**Source extract**
However, it is only from this perspective that the skateboarder can appear as such a figure. Borden’s own practice here has been to fold the practice of the skater back into theories produced within other historical and spatial conditions. This operation necessarily obscures subsequent developments in the relationship of ‘youth’ and ‘counter-cultures’ to consumerism, and bypasses more recent thinking about the analysis of social practice that raise serious methodological questions about the author’s conclusions.

A Recipe for Theory

Borden claims a certain ‘outlaw’ status for his skateboarders as figures standing apart from and against the rule of the commodity, ever on the run from its repressive legislation:

Skateboarding is constantly repressed and legislated against, but counters not through negative destruction but through creativity and production of desires. . . . It involves great effort, but produces no commodity ready for exchange. It is highly visual, but refutes the reduction of activity solely to the spectacle of the image. (2)

Pursuing his ‘repressive hypothesis’, Borden calls upon the notion of ‘subculture’ to theorise skateboarding as a collective act of resistance: ‘Skateboarding, like other subcultures, attempts to separate itself from groups such as the family, to be oppositional, appropriative of the city, irrational in organisation, ambiguous in constitution, independently creative of its marginal or ‘sub’ status’ (139).

Such a heavily romanticised account of subcultures, always equated with resistance, always standing apart from dominant and commercial values, can only be produced if a certain specific interpretative strategy is applied by the subcultural theorist. But in the same volume from which Borden draws upon Sarah Thornton’s introduction to produce the account given above, Stanley Cohen questions the methodological soundness of this approach and the problems it raises:

[There exists] the constant impulse to decode the style [of the subculture] in terms only of opposition and resistance. This means that instances are sometimes missed when the style is conservative or supportive: in other words not reworked or reassembled but taken over intact from dominant commercial culture. Such instances are conceded, but then brushed aside because – as we all know – the style is a bricolage of inconsistencies and anyway things are not what they seem and so the apparently conservative really hides just the opposite. (Cohen in Thornton & Gelder, 1997: 156)

Following this ‘impulse’, Borden produces his vision of skateboarding as a ‘resistant’ subculture by frequent recourse to the rhetoric of its adherents. Declarations from skateboarders, culled from magazines, fanzines and interviews, such as ‘In skating, nothing is defined, everything can be new. There are no laws’ (Borden, 2001: 163) or ‘Skaters are a different breed. . . . A breed that exists within a steel, asphalt and concrete framework’ (244), are held up at appropriate points to support Borden’s arguments. Typically such statements are offered as ‘from the horse’s mouth’ evidence of the subculture’s radical essence, and the possibility that self-mythologising discourses might be at work is not addressed.

**Records supplied**

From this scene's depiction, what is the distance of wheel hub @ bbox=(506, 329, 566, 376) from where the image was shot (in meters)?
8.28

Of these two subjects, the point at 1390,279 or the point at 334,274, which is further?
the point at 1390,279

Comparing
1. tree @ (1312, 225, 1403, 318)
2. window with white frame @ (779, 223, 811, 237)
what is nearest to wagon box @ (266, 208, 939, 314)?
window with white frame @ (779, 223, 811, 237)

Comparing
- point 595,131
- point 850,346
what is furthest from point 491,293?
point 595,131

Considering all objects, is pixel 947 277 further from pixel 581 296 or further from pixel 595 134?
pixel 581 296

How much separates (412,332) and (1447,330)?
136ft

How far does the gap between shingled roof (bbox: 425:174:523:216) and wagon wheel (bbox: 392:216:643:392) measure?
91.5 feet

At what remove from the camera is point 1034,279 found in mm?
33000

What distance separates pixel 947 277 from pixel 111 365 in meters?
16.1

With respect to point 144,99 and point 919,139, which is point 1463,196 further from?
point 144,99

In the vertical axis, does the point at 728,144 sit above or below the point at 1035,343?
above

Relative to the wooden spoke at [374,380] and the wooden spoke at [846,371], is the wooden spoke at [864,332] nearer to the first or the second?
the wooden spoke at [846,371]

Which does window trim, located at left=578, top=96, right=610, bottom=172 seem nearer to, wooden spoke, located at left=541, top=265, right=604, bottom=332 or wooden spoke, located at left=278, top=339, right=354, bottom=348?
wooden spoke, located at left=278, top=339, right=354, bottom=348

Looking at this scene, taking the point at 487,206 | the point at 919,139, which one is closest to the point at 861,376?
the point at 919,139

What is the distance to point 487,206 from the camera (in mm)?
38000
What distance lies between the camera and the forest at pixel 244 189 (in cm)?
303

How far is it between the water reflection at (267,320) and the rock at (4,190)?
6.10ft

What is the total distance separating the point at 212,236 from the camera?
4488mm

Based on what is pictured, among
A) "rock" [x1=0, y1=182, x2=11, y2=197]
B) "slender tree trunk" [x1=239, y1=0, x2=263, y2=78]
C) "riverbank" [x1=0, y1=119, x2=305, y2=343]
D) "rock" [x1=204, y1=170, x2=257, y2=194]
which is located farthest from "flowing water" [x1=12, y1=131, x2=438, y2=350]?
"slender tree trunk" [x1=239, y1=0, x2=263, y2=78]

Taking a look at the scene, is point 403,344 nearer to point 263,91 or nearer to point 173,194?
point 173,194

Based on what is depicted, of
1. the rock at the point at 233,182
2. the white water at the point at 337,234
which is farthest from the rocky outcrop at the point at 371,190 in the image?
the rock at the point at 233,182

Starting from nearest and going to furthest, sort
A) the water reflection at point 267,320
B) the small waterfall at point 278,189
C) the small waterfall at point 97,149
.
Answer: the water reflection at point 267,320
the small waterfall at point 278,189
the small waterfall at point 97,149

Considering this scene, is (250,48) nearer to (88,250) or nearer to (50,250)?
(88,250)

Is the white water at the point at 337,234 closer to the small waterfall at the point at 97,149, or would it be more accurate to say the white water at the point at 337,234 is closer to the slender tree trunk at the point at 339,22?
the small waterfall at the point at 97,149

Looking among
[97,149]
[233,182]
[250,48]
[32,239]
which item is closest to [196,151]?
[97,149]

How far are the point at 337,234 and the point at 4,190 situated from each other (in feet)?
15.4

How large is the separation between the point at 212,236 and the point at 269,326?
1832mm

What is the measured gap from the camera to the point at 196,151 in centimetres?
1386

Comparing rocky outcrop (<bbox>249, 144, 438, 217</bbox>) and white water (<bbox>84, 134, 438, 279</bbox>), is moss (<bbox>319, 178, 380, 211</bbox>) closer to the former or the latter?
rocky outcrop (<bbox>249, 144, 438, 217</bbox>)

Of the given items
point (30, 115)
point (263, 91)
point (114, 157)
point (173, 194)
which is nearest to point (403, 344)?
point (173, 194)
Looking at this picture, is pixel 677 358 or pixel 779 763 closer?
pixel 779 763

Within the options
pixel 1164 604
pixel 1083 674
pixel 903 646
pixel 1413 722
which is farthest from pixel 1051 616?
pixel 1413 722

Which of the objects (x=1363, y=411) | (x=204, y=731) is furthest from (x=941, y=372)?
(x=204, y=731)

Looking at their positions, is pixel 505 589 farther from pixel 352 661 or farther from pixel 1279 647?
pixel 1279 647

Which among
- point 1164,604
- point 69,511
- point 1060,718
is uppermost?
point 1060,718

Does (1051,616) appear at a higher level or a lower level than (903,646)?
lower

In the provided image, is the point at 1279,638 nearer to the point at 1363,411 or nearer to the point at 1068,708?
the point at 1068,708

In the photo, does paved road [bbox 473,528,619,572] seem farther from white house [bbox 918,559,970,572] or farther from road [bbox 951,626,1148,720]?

**Exercise task**
For each statement below, say yes or no to whether it agrees with the skateboarding extract, and quote the exact words from the extract that settle it.
(a) Borden uses Sarah Thornton's introduction to build his account of subcultures.
(b) Stanley Cohen backs the approach of reading subcultural style only as opposition and resistance.
(c) Borden considers whether the skateboarders' own statements might be self-mythologizing.

**Task answer**
(a) Yes: "Borden draws upon Sarah Thornton’s introduction to produce the account given above"
(b) No: "Stanley Cohen questions the methodological soundness of this approach and the problems it raises"
(c) No: "the possibility that self-mythologising discourses might be at work is not addressed"